我が国では茶道や華道・能狂言・お寺の行事等全ての分野で、一旦様式化されると500年でも千年でもこれを守って行くのが尊いという意識が濃厚です。
憲法であれ民法であれ、一旦出来ると不磨の大典という扱いになります。
我が国では、小さな集落の祭りその他伝統行事は自分の代で絶やすことは出来ないという意識が強く、これがために全国あちこちでいろんな物や行事が残っていて、それ自体は良いことです。
時々思い出すための行事として先祖の営みを残すことと、日々の生活ルールあるいは新たな技術変化に応じてその運用・・規制を変えないでそのまま残していくのが良いかは別問題です。
洗濯機その他の家電製品1つとっても分りますが、新しい家電製品を買えばこれに応じて洗濯機や掃除機・テレビ等の使い方が変って行くのが当然で、古い機械の使い方(ルール・マニュアル・操作方法)と違うからと言って、新機械導入をやめるのって滑稽ではないでしょうか。
新しい家電製品を買えば、古い機械の使い方にこだわらず新しい機械の使い方に慣れれば良いことです。
二階以上に上がるには階段で上がることは当然でしたが、これがエレベーターやエスカレーターが出来ても階段にこだわる人はこだわればいいことですが、親の教えと違うと言ってエレベータに乗らないで30〜40階まで歩くべきだと言えば笑い者です。

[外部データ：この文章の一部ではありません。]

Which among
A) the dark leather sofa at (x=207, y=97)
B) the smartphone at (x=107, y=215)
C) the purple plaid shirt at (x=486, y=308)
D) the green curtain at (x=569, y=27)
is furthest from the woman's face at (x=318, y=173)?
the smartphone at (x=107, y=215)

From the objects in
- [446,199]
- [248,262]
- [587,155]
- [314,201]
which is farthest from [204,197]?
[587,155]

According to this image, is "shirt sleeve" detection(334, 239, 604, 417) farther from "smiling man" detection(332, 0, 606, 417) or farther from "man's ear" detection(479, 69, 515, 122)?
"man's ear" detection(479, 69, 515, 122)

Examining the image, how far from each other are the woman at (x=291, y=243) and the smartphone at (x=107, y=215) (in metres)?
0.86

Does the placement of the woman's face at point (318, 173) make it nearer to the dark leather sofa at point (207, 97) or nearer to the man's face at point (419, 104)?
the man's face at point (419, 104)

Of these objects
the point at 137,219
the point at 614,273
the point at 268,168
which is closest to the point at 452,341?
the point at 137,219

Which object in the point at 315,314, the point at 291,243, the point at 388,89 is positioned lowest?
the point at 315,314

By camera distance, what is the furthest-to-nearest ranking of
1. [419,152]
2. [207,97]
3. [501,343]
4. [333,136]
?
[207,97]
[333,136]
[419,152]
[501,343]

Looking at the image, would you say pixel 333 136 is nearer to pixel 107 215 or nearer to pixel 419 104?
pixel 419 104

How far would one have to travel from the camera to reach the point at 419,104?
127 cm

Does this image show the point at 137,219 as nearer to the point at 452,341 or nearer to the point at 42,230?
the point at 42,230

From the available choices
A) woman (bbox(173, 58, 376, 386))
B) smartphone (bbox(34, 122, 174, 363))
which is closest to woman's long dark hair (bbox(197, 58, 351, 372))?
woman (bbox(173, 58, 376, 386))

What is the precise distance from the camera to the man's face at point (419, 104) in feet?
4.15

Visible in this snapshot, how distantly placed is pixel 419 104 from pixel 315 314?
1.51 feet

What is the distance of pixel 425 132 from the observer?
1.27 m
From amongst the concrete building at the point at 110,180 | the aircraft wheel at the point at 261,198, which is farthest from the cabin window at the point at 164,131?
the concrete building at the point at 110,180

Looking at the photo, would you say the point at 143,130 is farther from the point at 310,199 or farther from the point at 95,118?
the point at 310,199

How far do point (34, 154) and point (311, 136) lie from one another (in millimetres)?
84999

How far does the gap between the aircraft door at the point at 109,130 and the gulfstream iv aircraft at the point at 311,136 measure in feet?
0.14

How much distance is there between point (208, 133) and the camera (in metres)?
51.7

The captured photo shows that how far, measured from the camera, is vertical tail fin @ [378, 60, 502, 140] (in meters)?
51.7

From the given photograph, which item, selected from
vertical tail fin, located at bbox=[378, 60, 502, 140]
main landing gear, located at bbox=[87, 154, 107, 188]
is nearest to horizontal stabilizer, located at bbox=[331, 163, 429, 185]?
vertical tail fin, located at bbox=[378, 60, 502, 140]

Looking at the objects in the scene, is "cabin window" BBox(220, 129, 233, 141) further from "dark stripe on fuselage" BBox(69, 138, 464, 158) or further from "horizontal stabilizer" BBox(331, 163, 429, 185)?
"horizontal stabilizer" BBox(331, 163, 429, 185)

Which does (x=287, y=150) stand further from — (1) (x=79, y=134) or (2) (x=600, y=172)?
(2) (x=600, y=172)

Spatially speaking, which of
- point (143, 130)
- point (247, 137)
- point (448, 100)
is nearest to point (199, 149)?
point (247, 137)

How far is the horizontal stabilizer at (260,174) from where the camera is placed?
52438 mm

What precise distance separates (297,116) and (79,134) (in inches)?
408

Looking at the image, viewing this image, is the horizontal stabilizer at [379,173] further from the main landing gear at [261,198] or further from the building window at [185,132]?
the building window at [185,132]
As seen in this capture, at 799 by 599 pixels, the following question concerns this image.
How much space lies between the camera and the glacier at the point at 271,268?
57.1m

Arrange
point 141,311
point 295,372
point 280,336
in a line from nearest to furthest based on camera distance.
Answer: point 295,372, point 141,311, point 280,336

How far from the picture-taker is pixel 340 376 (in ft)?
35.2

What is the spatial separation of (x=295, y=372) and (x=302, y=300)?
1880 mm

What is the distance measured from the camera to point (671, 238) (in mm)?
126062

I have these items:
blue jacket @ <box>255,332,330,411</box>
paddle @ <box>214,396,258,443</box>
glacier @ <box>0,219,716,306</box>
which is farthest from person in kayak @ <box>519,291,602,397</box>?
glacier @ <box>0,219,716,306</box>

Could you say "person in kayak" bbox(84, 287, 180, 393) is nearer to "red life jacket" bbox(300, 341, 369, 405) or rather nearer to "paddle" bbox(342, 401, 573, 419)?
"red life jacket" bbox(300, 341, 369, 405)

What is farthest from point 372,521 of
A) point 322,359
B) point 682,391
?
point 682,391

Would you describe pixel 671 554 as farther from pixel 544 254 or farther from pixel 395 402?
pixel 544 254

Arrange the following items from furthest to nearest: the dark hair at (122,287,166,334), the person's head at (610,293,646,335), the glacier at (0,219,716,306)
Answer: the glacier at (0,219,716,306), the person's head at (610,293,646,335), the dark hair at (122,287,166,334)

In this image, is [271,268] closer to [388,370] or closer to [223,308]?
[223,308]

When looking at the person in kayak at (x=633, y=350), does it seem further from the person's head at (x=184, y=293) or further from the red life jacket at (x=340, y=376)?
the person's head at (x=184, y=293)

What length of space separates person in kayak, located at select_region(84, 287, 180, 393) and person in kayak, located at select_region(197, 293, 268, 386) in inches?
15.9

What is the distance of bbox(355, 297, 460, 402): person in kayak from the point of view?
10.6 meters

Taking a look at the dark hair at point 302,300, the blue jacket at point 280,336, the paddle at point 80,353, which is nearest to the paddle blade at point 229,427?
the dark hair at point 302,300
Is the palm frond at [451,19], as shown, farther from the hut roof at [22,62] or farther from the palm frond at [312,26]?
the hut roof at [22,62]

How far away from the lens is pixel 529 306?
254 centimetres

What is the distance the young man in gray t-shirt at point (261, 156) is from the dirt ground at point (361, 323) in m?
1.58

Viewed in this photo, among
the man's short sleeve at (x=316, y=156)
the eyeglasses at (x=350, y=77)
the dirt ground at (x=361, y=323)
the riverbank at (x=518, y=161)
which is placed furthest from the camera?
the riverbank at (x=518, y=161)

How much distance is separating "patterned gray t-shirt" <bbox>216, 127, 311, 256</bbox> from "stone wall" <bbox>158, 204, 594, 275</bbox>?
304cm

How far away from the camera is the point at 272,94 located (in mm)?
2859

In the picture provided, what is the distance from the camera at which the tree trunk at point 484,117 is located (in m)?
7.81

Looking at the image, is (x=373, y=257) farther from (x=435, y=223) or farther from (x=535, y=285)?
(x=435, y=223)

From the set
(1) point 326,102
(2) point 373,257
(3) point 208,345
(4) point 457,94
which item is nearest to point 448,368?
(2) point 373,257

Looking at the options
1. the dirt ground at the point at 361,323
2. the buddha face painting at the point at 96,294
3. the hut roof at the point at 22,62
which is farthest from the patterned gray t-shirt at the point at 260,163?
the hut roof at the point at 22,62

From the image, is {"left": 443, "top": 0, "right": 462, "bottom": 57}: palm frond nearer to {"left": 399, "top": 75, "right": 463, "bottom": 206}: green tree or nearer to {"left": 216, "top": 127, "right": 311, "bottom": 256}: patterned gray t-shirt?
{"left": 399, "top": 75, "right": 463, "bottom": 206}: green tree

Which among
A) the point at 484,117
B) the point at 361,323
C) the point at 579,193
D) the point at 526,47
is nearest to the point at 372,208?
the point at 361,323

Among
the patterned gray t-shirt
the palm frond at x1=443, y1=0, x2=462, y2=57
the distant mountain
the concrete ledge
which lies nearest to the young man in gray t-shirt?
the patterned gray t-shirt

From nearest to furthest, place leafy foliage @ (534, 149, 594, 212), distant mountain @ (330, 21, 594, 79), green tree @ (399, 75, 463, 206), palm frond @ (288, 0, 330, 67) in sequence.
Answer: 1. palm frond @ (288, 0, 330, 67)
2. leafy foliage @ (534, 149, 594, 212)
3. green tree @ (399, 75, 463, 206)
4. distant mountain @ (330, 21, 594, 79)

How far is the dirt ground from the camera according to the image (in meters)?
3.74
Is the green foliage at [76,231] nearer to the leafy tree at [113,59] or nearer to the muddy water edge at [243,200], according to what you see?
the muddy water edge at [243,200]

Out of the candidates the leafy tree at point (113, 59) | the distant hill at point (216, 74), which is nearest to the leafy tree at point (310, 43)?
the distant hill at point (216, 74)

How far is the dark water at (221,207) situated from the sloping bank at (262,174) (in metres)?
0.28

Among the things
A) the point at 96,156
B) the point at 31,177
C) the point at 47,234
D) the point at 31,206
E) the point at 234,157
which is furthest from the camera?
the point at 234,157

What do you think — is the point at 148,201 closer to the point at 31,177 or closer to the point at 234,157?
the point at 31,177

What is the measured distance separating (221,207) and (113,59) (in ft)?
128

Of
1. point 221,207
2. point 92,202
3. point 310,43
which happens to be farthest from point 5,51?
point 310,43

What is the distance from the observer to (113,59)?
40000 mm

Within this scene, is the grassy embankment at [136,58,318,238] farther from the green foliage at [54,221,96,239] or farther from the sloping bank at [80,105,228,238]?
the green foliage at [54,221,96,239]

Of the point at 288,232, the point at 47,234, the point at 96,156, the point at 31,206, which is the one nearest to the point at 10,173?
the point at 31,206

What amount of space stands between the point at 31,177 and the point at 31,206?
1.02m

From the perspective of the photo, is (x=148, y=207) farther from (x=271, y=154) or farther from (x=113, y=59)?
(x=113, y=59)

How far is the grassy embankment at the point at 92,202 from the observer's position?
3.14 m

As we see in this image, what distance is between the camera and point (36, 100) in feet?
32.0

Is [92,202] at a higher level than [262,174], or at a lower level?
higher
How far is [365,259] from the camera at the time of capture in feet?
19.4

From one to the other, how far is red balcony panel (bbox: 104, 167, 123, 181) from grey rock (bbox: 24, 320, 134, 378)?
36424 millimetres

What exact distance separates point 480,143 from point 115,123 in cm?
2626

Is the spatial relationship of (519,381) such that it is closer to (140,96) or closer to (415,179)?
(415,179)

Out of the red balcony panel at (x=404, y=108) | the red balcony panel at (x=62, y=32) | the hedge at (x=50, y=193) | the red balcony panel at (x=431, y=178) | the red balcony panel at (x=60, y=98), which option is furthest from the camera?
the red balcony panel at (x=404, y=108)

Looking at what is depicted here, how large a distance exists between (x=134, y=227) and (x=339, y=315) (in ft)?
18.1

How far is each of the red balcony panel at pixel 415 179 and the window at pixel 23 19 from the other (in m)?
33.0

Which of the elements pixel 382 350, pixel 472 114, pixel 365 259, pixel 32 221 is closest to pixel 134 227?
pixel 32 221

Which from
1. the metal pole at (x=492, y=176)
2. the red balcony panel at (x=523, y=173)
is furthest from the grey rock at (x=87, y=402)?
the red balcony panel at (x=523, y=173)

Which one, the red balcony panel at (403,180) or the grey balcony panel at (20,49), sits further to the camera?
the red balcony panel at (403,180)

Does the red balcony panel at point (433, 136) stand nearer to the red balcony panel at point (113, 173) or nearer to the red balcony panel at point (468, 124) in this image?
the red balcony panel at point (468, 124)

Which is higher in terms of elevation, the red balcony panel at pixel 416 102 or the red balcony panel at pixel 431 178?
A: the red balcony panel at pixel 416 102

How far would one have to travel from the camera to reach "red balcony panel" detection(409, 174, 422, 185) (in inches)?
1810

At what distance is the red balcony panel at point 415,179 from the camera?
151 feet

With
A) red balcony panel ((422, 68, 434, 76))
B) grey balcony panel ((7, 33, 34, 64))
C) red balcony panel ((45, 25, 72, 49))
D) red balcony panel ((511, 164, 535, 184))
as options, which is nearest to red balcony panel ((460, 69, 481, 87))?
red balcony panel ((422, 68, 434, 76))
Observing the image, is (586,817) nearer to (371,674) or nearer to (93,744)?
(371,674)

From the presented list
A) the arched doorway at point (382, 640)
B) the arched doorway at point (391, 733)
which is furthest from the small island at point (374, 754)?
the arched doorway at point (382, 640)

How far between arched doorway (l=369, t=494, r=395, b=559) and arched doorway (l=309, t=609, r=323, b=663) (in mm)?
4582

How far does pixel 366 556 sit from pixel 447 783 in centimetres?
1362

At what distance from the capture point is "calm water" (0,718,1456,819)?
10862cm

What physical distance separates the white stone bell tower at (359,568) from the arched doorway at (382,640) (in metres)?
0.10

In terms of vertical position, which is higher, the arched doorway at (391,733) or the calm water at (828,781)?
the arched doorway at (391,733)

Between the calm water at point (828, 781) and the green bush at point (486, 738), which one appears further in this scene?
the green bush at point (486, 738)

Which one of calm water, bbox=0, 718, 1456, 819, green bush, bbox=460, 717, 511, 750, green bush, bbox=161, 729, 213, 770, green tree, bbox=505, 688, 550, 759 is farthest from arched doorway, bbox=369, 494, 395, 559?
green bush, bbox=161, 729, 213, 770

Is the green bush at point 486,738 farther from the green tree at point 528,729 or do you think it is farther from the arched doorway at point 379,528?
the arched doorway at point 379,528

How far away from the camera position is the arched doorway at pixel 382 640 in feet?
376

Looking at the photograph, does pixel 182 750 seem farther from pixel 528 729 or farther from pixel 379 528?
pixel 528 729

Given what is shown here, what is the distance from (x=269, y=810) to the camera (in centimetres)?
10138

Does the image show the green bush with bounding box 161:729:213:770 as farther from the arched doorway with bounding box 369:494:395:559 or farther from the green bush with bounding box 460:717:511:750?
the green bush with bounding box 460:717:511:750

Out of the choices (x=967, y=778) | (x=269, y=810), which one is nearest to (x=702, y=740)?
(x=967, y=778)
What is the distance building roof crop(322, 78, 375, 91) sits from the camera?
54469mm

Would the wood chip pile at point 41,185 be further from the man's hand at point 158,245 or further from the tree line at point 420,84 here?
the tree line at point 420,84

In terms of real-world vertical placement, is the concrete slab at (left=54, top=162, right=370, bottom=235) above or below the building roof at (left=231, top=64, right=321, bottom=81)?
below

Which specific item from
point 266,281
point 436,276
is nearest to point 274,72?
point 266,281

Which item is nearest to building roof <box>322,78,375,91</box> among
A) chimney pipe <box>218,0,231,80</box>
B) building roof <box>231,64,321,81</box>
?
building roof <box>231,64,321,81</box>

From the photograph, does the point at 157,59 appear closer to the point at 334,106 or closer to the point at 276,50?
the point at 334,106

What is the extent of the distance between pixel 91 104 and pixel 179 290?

障子がガラス戸になり、薪を燃やしていた風呂等の火力がガスになるなど全ての分野でいろんな操作手順が変わっても誰も怪しみません。
親の教えた仕事の手順が口頭で教えられていたのが、今では法律や法に基づく規則や基準になったために変更が難しくなりました。
生活のしきたりに代えて文書化されている上に、親の教えという個人的なものから集団意思・ルールになっているので、個人が勝手に簡単に変えられなくなったのが厄介です。
親の教えを変えるかどうかは個人が決断するだけですが、社会の意思になると個人の思いつきで変更出来ないのですから、ルール変更のルールを作る必要が出て来ました。
ただ、畳・障子文化が失われるのは悲しいと思う人がいても日常生活の便利さには代えられないので、古い生活様式・用具はなくなって行くばかりですが、懐旧の情に浸りたい人が増えれば・・これに比例して古風な旅館等が商売になるので、この種の和風高級旅館が繁盛するのでそんなに心配が要りません。
商売にならない分野に関しては・・各地の民族博物館等に残して行くしかないでしょう。
先日佐倉の歴博に行ってみたら、デパートごとで売っていた正月のおせち料理の変遷が展示されていましたが、ホンの数十年前のことでも目の前から消えて行った物が多いのに驚かされます。
お祭りは伝統行事保存の最たる物ですが、元々始まった当時は伝統保存のために始まったのではなく、その当時最先端のイベント・・庶民を楽しませるために始めたものでしょう。
現在のサッカーや野球大会あるいはソーラン大会みたいなものだった筈です。
数百年後にはソフトボールやテニスや野球・ボクシング等や、「◯◯をお願いします」と候補者の名前を連呼して走り回る選挙活動なども懐かしい古典行事として残って行くのかと思うとおかしな気がします。
ネット選挙になれば、今までの選挙カー+ウグイス嬢による選挙活動が意味がなくなって行くでしょうが、どうしても残したければ新しいことに反対しないで、伝統行事保存活動に精出せば良いように思います。
薬局の対面販売問題も同じで、過去の良き伝統として博物館に残すのに協力しても良いと言えば、反対論が下火になネット販売解禁になり易いように思います。
今後新基準規制変更新基準を導入したい勢力は、いろんな旧基準を伝統技術として保存することに協力しますとバーター取引を申し出れば、守旧派も軟化して新基準採用が進み易いのではないでしょうか?
郵政民営化したい勢力は、公営当時の郵便局専門の博物館を作って公務員的対応技術を伝統技術として残してやると言えばどうでしょうか?
国鉄民営化のときも博物館化して昔の横柄な国鉄マンの応接技術を残しておけば、面白かったように思えます。
そうすれば、JRに移籍出来なかった昔気質の(横柄な)国鉄マンでも、一定数の雇用が確保出来て解雇無効裁判が起きなかったかも知れません。
日本古代では大和朝廷が出来るときに八百万(やおよろず)の地方神を、必ず祭ることにして平和裏に大同団結・国ゆずりが成立)出来ました。
単に弱い者・・時代遅れな物を打ち壊すのではなく、大切に祭る・・この精神でやれば良いのです。
社会発展に必要なことは、緩和だけではなく新時代に適合した新たな(もっと複雑な)規制に変更することですが、これを何故か「緩和」と言うから誤解が生じます。
(ネット選挙を解禁すればその面では緩和ですが、解禁以前よりもっと複雑な規制が必要になるでしょうし、ラジオ→テレビ→ビデオ→パソコン・・何ごとでも新技術の方が多機能な分、操作手順が複雑化する傾向があります。)